Some kitchen help at luxury restaurant got little or no pay, feds say.

A meal at the luxury inn cost $342. The kitchen help got little or no pay, feds say.

By Derrick Nunnally

The News Tribune

One of the most expensive restaurants in Washington state has been underpaying its workers, according to a nearly $150,000 settlement announced Monday by the U.S. Department of Labor.

At the Willows Inn on sleepy Lummi Island in Whatcom County, diners feast nightly on a sumptuous $195 tasting menu. Wine parings and an automatic 20 percent gratuity could bring each diner’s supper bill to $342. A night in one of the inn’s luxury rooms cost hundreds more.

The venue has won national praise for its inventive, intensely local fare, which runs from foraged local herbs and vegetables to exotic wild game and seafood. The restaurant’s leader, Blaine Wetzel, won a prestigious James Beard award as the Northwest’s best chef in 2015.

Federal investigators found this ambitious endeavor was carried out, in part, by staffers working for free or sub-minimum wages, according to a Department of Labor press statement.

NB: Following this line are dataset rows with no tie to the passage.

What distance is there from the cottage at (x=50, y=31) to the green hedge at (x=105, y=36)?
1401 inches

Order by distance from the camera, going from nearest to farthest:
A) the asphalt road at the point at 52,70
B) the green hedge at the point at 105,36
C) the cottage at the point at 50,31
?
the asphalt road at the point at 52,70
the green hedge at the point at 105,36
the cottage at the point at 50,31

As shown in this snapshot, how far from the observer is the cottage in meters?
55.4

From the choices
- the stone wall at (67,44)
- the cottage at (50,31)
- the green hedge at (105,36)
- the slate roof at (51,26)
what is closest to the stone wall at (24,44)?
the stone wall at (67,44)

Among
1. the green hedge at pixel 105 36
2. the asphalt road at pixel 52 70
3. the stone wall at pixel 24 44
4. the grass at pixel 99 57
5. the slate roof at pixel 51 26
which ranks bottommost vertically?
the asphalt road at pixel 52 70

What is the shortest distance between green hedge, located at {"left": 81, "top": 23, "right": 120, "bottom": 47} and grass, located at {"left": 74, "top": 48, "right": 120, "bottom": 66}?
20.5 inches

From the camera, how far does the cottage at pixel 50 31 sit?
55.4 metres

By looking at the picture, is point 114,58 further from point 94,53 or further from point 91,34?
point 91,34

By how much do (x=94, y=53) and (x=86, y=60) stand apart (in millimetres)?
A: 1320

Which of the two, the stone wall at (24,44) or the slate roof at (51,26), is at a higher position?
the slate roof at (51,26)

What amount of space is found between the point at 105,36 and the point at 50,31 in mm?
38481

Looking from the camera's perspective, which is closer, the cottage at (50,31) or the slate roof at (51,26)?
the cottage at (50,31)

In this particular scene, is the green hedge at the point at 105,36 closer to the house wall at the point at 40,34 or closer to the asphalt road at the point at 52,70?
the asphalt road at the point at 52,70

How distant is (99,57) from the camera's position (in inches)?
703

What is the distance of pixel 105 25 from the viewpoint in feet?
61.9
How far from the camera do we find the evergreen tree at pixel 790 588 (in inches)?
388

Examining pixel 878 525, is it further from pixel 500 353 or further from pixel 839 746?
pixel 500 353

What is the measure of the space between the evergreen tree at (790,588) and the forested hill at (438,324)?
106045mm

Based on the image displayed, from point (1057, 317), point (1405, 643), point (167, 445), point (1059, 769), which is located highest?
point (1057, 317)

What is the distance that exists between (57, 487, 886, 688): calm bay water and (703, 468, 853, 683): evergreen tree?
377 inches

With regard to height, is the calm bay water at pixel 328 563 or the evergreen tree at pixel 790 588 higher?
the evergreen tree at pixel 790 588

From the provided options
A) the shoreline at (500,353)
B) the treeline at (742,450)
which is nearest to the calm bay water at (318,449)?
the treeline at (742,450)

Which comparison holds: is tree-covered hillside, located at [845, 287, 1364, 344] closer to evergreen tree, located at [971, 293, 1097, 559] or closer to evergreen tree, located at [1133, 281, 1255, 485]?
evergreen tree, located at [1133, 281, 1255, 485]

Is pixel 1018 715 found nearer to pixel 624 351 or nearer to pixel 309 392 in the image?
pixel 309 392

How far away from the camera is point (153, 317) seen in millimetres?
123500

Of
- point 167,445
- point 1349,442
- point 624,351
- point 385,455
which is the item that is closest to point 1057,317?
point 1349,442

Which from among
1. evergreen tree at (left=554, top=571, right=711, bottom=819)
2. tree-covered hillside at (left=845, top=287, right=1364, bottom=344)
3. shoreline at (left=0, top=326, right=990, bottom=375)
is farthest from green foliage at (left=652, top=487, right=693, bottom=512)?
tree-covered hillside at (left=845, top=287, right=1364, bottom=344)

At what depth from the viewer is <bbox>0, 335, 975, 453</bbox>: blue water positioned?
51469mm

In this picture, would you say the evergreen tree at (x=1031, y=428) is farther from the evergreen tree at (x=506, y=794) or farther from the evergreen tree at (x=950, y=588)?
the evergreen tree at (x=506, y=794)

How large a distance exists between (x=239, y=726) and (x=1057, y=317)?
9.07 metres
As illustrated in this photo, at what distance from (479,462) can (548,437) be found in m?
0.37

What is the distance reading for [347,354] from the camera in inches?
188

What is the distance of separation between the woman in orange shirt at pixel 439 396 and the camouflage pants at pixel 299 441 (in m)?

New hires were expected to come in as “stages,” employees who worked for free for their first month, the federal agency said. After being added to the payroll, “the kitchen workers were paid daily rates from $50 per day for up to 14 hours a day with no consideration of weekly overtime,” the Department of Labor’s news release states.

In the settlement, Willows Inn agreed to pay $74,812 in unpaid overtime to 19 kitchen workers and an equal amount to them in damages. The company also canceled its unpaid “stage program,” a European invention that some fine-dining restaurants in America have imported in recent years.

In an emailed statement, Willows Inn said the restaurant had used the staging program to give young chefs work experience and that the program had been immediately killed once the federal agency told Willows Inn it is illegal.

“These were passionate individuals who sought us out for the opportunity to stage at the Willows Inn,” according to the statement from the facility’s general manager, Reid Johnson. “All were volunteering chefs, some were compensated in a variety of ways including daily rate and lodging.”

The Department of Labor’s account says the unpaid people were responsible for menial work.

“The stages were asked to perform kitchen work including cleaning dishes, polishing silverware, collecting herbs, prepping vegetables and assembling dishes,” the federal agency said in the settlement announcement. “The stages also devoted hours to cleaning facilities and painting the exterior of Willow Inn buildings.”